§ **ЗАДАНИЕ**
Замените в приведенных ниже данных «outbuilding» на «barn» и перепишите их, больше ничего не меняя.

§ **Фрагмент набора данных**
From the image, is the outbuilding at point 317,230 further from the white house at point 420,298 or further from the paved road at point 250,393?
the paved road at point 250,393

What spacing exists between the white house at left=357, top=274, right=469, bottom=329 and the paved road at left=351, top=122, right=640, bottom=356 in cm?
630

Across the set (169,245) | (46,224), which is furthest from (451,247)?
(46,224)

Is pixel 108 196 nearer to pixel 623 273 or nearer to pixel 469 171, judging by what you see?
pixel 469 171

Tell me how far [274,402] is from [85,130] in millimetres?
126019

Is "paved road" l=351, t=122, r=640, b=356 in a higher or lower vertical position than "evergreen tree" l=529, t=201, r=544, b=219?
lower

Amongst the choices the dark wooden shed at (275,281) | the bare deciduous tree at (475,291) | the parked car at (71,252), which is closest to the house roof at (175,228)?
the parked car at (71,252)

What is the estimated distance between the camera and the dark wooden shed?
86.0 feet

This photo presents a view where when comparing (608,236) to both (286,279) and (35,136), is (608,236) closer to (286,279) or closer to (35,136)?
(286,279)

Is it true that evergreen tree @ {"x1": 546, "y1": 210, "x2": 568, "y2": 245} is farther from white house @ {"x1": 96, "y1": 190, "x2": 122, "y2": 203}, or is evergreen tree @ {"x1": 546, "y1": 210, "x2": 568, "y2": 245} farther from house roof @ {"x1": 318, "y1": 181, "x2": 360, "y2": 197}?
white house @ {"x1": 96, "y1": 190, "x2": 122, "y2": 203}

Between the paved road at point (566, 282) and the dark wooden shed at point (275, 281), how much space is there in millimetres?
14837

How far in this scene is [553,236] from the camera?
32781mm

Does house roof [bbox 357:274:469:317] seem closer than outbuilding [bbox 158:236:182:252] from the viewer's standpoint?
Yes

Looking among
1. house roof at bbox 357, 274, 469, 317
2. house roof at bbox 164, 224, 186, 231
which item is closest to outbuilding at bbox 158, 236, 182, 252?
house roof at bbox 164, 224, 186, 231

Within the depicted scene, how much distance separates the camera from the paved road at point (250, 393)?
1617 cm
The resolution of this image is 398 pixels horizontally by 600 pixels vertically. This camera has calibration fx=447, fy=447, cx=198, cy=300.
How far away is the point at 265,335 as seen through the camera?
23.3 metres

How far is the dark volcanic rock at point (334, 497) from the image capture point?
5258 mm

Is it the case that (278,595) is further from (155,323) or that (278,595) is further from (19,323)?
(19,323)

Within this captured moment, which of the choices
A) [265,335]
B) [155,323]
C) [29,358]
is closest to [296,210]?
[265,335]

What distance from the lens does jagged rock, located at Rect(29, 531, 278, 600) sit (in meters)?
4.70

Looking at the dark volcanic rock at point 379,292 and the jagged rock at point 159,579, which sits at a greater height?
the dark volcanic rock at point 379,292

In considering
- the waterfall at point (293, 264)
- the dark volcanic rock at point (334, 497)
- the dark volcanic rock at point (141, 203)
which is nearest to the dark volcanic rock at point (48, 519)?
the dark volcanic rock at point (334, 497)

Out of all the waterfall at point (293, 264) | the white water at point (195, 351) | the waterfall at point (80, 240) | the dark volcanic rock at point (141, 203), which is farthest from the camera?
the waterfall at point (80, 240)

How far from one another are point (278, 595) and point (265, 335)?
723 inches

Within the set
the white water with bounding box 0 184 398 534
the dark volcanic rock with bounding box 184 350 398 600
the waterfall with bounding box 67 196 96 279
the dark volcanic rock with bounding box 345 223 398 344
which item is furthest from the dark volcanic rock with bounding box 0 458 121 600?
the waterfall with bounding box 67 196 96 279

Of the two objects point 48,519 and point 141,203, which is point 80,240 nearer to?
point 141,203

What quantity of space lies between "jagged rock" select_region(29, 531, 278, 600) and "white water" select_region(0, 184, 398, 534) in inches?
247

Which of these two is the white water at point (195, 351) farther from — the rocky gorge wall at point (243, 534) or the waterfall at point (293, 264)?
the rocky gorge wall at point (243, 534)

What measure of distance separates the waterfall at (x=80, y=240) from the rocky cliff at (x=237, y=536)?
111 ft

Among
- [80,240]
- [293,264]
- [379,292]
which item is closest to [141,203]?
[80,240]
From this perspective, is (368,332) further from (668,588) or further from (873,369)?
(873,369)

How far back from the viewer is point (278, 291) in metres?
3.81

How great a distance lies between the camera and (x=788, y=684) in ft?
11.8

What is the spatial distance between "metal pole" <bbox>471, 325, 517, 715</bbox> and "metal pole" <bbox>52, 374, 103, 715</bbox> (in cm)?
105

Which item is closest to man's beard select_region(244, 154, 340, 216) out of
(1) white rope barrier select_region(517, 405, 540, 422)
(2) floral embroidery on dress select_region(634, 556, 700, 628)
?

§ **ПИСЬМЕННЫЙ ОТВЕТ**
From the image, is the barn at point 317,230 further from the white house at point 420,298 or further from the paved road at point 250,393?
the paved road at point 250,393

What spacing exists between the white house at left=357, top=274, right=469, bottom=329 and the paved road at left=351, top=122, right=640, bottom=356 in cm?
630

Across the set (169,245) | (46,224), which is furthest from (451,247)?
(46,224)

Is pixel 108 196 nearer to pixel 623 273 or nearer to pixel 469 171, judging by what you see?
pixel 469 171

Tell me how far [274,402] is from [85,130] in millimetres?
126019

Is "paved road" l=351, t=122, r=640, b=356 in a higher or lower vertical position than "evergreen tree" l=529, t=201, r=544, b=219?
lower

Amongst the choices the dark wooden shed at (275,281) | the bare deciduous tree at (475,291) | the parked car at (71,252), which is closest to the house roof at (175,228)?
the parked car at (71,252)

What is the estimated distance between the camera and the dark wooden shed?
86.0 feet

This photo presents a view where when comparing (608,236) to both (286,279) and (35,136), is (608,236) closer to (286,279) or closer to (35,136)?
(286,279)

Is it true that evergreen tree @ {"x1": 546, "y1": 210, "x2": 568, "y2": 245} is farther from white house @ {"x1": 96, "y1": 190, "x2": 122, "y2": 203}, or is evergreen tree @ {"x1": 546, "y1": 210, "x2": 568, "y2": 245} farther from house roof @ {"x1": 318, "y1": 181, "x2": 360, "y2": 197}?
white house @ {"x1": 96, "y1": 190, "x2": 122, "y2": 203}

Between the paved road at point (566, 282) and the dark wooden shed at point (275, 281), how much space is there in millimetres?
14837

How far in this scene is [553,236] from the camera?
32781mm

Does house roof [bbox 357:274:469:317] seem closer than barn [bbox 158:236:182:252] from the viewer's standpoint?
Yes

Looking among
1. house roof at bbox 357, 274, 469, 317
2. house roof at bbox 164, 224, 186, 231
which item is closest to barn at bbox 158, 236, 182, 252?
house roof at bbox 164, 224, 186, 231

Within the depicted scene, how much distance separates the camera from the paved road at point (250, 393)?
1617 cm
The resolution of this image is 398 pixels horizontally by 600 pixels vertically. This camera has calibration fx=447, fy=447, cx=198, cy=300.
How far away is the point at 265,335 as seen through the camera?
23.3 metres

How far is the dark volcanic rock at point (334, 497) from the image capture point?
5258 mm

Is it the case that (278,595) is further from (155,323) or that (278,595) is further from (19,323)?
(19,323)

Within this captured moment, which of the choices
A) [265,335]
B) [155,323]
C) [29,358]
is closest to [296,210]?
[265,335]

What distance from the lens does jagged rock, located at Rect(29, 531, 278, 600) sit (in meters)?
4.70

Looking at the dark volcanic rock at point 379,292 and the jagged rock at point 159,579, which sits at a greater height?
the dark volcanic rock at point 379,292

In considering
- the waterfall at point (293, 264)
- the dark volcanic rock at point (334, 497)
- the dark volcanic rock at point (141, 203)
which is nearest to the dark volcanic rock at point (48, 519)?
the dark volcanic rock at point (334, 497)

Out of all the waterfall at point (293, 264) | the white water at point (195, 351) | the waterfall at point (80, 240) | the dark volcanic rock at point (141, 203), which is farthest from the camera?
the waterfall at point (80, 240)

How far from one another are point (278, 595) and point (265, 335)?
723 inches

Within the set
the white water with bounding box 0 184 398 534
the dark volcanic rock with bounding box 184 350 398 600
the waterfall with bounding box 67 196 96 279
the dark volcanic rock with bounding box 345 223 398 344
which item is furthest from the dark volcanic rock with bounding box 0 458 121 600?
the waterfall with bounding box 67 196 96 279

Of the two objects point 48,519 and point 141,203, which is point 80,240 nearer to?
point 141,203

What quantity of space lies between "jagged rock" select_region(29, 531, 278, 600) and "white water" select_region(0, 184, 398, 534) in inches?
247

Which of these two is the white water at point (195, 351) farther from — the rocky gorge wall at point (243, 534) or the waterfall at point (293, 264)?
the rocky gorge wall at point (243, 534)

What measure of distance separates the waterfall at (x=80, y=240) from the rocky cliff at (x=237, y=536)?
111 ft

Among
- [80,240]
- [293,264]
- [379,292]
which item is closest to [141,203]?
[80,240]
From this perspective, is (368,332) further from (668,588) or further from (873,369)?
(873,369)

How far back from the viewer is point (278, 291) in metres?
3.81

How great a distance lies between the camera and (x=788, y=684) in ft?
11.8

What is the spatial distance between "metal pole" <bbox>471, 325, 517, 715</bbox> and "metal pole" <bbox>52, 374, 103, 715</bbox> (in cm)?
105

Which item is closest to man's beard select_region(244, 154, 340, 216) out of
(1) white rope barrier select_region(517, 405, 540, 422)
(2) floral embroidery on dress select_region(634, 556, 700, 628)
?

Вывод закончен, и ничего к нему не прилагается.